BNP Paribas Asset Management’s Isabelle Boursier notes that in two decades European exchange-traded fund assets have grown by an annual average of 15.5% to nearly $1trn; while redemptions shot up amid March’s market turbulence, they were quickly recouped in April. While institutions have dominated European ETF investment, she is confident retail interest will grow, thanks to transparency on fund costs, restrictions on intermediary commission, and low interest rates.

Alternative investments are poised to benefit from pent-up investor demand, industry members say. Harrison Street’s Paul Bashir says investors are looking to alternatives for income, including from unlikely sources such as core real estate assets: “It raises the question of when assets like student housing stop being considered as alternatives.”

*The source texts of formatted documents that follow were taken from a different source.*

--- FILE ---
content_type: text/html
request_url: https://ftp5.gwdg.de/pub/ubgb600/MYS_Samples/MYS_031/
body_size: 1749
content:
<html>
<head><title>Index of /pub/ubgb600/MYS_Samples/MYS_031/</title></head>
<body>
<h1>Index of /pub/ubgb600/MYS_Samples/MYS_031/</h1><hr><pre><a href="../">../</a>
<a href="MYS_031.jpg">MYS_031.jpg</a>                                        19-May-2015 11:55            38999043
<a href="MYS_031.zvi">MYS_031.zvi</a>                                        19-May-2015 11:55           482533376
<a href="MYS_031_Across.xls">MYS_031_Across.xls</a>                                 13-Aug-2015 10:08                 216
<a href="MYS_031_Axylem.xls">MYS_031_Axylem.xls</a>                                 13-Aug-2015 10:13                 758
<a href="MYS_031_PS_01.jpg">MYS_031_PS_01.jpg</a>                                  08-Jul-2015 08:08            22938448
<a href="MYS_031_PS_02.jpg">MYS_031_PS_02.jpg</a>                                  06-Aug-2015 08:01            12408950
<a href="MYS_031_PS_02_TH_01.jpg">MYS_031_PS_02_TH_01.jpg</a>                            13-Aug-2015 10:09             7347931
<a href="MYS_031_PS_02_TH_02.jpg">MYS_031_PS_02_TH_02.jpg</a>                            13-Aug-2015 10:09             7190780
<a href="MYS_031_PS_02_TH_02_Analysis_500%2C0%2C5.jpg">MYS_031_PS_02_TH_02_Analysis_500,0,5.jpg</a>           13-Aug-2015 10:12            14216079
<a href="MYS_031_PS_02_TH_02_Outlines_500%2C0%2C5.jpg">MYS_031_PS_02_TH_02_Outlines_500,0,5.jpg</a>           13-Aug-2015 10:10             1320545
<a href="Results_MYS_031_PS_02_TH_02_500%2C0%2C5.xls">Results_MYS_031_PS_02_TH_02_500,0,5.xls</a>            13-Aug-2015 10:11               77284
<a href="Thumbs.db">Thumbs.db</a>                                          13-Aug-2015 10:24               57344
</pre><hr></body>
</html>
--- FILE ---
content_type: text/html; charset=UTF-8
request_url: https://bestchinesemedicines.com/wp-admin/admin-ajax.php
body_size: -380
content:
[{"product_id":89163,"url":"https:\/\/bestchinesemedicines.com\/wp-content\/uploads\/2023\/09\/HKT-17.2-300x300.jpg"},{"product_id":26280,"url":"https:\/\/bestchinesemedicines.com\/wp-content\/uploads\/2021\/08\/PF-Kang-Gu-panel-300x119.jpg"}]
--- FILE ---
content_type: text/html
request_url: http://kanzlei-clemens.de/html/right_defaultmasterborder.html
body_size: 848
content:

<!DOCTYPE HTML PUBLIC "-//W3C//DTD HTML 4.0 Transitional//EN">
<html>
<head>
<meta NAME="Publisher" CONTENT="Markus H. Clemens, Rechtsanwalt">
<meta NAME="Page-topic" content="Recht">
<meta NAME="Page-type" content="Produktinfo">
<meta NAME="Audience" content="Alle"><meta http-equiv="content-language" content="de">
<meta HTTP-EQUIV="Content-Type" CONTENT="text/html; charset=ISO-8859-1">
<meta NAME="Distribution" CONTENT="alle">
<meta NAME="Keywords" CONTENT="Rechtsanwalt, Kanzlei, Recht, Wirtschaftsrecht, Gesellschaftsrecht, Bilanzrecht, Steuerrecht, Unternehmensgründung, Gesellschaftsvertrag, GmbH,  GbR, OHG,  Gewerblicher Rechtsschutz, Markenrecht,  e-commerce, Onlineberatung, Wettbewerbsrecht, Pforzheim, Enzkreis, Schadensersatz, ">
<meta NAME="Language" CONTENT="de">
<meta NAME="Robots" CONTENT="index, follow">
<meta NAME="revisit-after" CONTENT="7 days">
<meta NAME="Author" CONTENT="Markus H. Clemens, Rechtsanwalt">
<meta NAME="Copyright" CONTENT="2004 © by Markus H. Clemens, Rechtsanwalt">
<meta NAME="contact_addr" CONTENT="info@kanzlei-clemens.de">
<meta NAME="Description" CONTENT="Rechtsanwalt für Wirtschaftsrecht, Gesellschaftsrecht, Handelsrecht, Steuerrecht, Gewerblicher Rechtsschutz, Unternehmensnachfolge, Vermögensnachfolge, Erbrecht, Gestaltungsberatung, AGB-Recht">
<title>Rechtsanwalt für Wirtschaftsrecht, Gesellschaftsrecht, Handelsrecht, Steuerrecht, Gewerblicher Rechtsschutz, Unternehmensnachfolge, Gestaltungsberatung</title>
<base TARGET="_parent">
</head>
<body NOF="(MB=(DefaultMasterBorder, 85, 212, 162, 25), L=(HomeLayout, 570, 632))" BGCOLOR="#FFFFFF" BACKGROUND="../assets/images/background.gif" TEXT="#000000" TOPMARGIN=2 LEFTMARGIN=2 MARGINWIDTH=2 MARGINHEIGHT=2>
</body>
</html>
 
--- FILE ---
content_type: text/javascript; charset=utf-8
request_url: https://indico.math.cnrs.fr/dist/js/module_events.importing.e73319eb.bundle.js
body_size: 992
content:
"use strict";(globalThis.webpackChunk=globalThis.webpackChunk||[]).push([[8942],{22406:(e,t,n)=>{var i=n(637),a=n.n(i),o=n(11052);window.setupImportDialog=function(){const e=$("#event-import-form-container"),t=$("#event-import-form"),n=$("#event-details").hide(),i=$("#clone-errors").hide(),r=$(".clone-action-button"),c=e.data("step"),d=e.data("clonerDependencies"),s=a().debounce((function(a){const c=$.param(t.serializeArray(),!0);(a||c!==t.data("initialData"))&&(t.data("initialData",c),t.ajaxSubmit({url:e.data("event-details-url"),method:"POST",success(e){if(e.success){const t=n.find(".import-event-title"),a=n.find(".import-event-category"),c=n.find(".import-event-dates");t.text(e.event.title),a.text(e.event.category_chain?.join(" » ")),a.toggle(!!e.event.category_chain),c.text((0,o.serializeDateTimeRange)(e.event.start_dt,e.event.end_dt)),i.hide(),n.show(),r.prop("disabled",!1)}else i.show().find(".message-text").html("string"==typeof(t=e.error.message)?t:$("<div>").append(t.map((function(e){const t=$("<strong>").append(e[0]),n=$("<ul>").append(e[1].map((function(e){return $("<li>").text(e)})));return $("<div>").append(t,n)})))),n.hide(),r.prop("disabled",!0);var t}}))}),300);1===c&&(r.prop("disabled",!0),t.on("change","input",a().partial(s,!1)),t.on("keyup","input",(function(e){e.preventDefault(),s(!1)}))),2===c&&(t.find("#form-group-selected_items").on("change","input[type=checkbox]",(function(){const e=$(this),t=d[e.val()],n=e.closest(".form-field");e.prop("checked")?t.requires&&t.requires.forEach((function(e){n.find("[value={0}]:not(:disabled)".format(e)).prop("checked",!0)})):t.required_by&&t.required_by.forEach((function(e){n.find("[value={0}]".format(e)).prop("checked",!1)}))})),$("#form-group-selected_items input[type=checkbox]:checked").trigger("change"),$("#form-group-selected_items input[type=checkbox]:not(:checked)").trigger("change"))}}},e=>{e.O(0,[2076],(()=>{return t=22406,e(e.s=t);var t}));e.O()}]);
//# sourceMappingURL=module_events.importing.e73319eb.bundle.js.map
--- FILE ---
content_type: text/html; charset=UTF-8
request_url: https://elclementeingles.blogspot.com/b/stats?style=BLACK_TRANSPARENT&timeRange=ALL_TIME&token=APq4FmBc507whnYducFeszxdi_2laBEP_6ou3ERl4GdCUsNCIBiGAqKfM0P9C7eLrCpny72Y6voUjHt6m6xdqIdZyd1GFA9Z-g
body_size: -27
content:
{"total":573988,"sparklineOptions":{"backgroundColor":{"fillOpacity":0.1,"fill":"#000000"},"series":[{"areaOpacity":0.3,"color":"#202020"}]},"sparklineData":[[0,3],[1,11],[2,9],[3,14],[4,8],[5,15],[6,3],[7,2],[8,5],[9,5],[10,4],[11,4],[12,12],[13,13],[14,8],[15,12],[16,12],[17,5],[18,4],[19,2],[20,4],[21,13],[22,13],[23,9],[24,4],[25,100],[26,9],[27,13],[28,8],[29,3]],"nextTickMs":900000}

EHP lawyer Jérôme Wigny says the European alternatives market has been transformed by the EU’s AIFMD legislation. “A decade ago, PE giants like Blackstone and Apollo would never have thought about European funds, but today US alternative managers are creating Luxembourg funds, usually special limited partnerships that invest alongside their main vehicles in Cayman or Delaware.”

EQT’s Peter Veldman says any revision of the AIFMD should remedy its failure to create a level playing field. But Wigny warns against fixing something that already works: “We wouldn’t get the best of all worlds, but the worst. It’s more likely that some large countries would simply export their constraints to the rest of Europe.”